■ **Objective**: Echo the following rows back word for word, in the same order and with the same line breaks.
○ ○ ○ ○ ○ ○ ○
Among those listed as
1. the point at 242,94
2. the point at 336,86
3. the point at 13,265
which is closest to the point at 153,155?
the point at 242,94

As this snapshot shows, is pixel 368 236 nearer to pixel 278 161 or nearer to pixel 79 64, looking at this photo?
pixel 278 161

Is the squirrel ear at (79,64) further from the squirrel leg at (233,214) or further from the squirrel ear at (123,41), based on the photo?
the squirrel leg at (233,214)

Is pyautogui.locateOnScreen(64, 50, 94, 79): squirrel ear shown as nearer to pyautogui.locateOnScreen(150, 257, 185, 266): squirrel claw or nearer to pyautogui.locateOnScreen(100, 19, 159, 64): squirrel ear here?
○ ○ ○ ○ ○ ○ ○
■ **Output below**:
Among those listed as
1. the point at 242,94
2. the point at 336,86
3. the point at 13,265
which is closest to the point at 153,155?
the point at 242,94

As this snapshot shows, is pixel 368 236 nearer to pixel 278 161 or nearer to pixel 79 64, looking at this photo?
pixel 278 161

Is the squirrel ear at (79,64) further from the squirrel leg at (233,214) or further from the squirrel ear at (123,41), based on the photo?
the squirrel leg at (233,214)

Is pyautogui.locateOnScreen(64, 50, 94, 79): squirrel ear shown as nearer to pyautogui.locateOnScreen(150, 257, 185, 266): squirrel claw or nearer to pyautogui.locateOnScreen(100, 19, 159, 64): squirrel ear here?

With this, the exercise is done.